(Image-based spatial reasoning data)
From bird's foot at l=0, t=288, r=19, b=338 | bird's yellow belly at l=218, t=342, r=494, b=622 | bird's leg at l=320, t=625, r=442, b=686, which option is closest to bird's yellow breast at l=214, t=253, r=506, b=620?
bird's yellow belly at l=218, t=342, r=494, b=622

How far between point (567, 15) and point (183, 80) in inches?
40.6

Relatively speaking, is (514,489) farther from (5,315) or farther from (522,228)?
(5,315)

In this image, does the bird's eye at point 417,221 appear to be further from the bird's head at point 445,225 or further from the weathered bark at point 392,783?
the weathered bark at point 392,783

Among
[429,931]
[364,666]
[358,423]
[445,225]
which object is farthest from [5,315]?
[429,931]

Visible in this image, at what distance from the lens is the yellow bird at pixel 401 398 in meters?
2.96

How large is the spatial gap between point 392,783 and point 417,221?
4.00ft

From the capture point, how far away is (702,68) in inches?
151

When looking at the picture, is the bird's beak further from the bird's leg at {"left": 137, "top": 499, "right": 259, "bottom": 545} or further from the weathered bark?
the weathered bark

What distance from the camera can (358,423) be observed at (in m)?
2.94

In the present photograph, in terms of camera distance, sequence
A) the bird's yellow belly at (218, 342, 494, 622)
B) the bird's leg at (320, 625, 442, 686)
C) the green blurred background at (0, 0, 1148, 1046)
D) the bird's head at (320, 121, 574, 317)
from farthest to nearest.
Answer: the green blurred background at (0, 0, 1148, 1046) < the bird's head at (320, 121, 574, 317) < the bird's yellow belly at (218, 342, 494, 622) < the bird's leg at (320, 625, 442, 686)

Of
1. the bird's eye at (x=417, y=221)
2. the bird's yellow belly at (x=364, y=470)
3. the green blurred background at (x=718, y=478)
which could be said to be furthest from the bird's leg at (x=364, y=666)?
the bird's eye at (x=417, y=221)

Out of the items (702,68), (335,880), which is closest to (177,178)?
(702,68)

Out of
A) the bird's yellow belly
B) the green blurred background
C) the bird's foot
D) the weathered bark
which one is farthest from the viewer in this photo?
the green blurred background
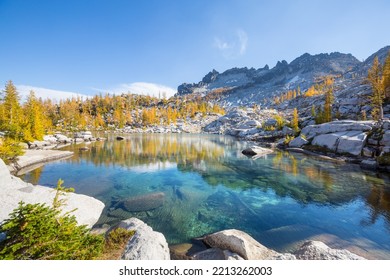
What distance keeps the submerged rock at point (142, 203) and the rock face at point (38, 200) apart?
273 cm

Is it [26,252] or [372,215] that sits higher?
[26,252]

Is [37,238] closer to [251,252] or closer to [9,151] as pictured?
[251,252]

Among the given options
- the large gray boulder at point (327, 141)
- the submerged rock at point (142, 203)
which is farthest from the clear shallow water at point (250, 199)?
the large gray boulder at point (327, 141)

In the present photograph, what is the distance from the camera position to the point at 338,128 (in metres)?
42.1

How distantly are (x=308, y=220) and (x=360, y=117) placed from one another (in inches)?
2476

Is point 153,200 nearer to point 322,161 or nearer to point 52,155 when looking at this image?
point 52,155

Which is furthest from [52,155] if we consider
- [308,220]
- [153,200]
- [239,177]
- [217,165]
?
[308,220]

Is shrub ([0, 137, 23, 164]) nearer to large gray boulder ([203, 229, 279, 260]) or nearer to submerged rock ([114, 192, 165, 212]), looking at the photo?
submerged rock ([114, 192, 165, 212])

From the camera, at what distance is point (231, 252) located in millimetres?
9000

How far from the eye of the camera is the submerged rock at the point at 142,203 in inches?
622

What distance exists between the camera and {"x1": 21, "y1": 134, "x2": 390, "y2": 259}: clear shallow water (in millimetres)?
12398

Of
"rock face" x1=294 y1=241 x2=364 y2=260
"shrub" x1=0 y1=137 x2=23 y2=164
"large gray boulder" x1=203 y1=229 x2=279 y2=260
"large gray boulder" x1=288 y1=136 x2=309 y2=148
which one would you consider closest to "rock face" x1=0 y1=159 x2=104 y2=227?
"large gray boulder" x1=203 y1=229 x2=279 y2=260

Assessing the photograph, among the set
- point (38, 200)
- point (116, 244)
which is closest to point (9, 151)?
point (38, 200)

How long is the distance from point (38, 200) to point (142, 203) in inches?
305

- _Work instructions_:
Format the lines starting at the one containing "Relatively speaking, is" and ending at the one containing "Answer: the green" as a Markdown table with the columns Number and Line, leaving out blank lines.

- _Output for this exercise_:
| Number | Line |
|---|---|
| 1 | Relatively speaking, is (514,489) farther from (5,315) or farther from (522,228)? |
| 2 | (5,315) |
| 3 | In this image, does the bird's eye at point 417,221 appear to be further from the bird's head at point 445,225 or further from the weathered bark at point 392,783? |
| 4 | the weathered bark at point 392,783 |
| 5 | Among |
| 6 | [429,931] |
| 7 | [364,666] |
| 8 | [358,423] |
| 9 | [445,225] |
| 10 | which object is farthest from [5,315]? |
| 11 | [429,931] |
| 12 | Visible in this image, at what distance from the lens is the yellow bird at pixel 401 398 in meters? |
| 13 | 2.96 |
| 14 | How large is the spatial gap between point 392,783 and point 417,221? |
| 15 | 4.00ft |
| 16 | From the capture point, how far away is (702,68) in inches? |
| 17 | 151 |
| 18 | When looking at the picture, is the bird's beak further from the bird's leg at {"left": 137, "top": 499, "right": 259, "bottom": 545} or further from the weathered bark? |
| 19 | the weathered bark |
| 20 | What distance from the camera can (358,423) be observed at (in m)? |
| 21 | 2.94 |
| 22 | In the present photograph, in terms of camera distance, sequence |
| 23 | A) the bird's yellow belly at (218, 342, 494, 622) |
| 24 | B) the bird's leg at (320, 625, 442, 686) |
| 25 | C) the green blurred background at (0, 0, 1148, 1046) |
| 26 | D) the bird's head at (320, 121, 574, 317) |
| 27 | from farthest to nearest. |
| 28 | Answer: the green blurred background at (0, 0, 1148, 1046) < the bird's head at (320, 121, 574, 317) < the bird's yellow belly at (218, 342, 494, 622) < the bird's leg at (320, 625, 442, 686) |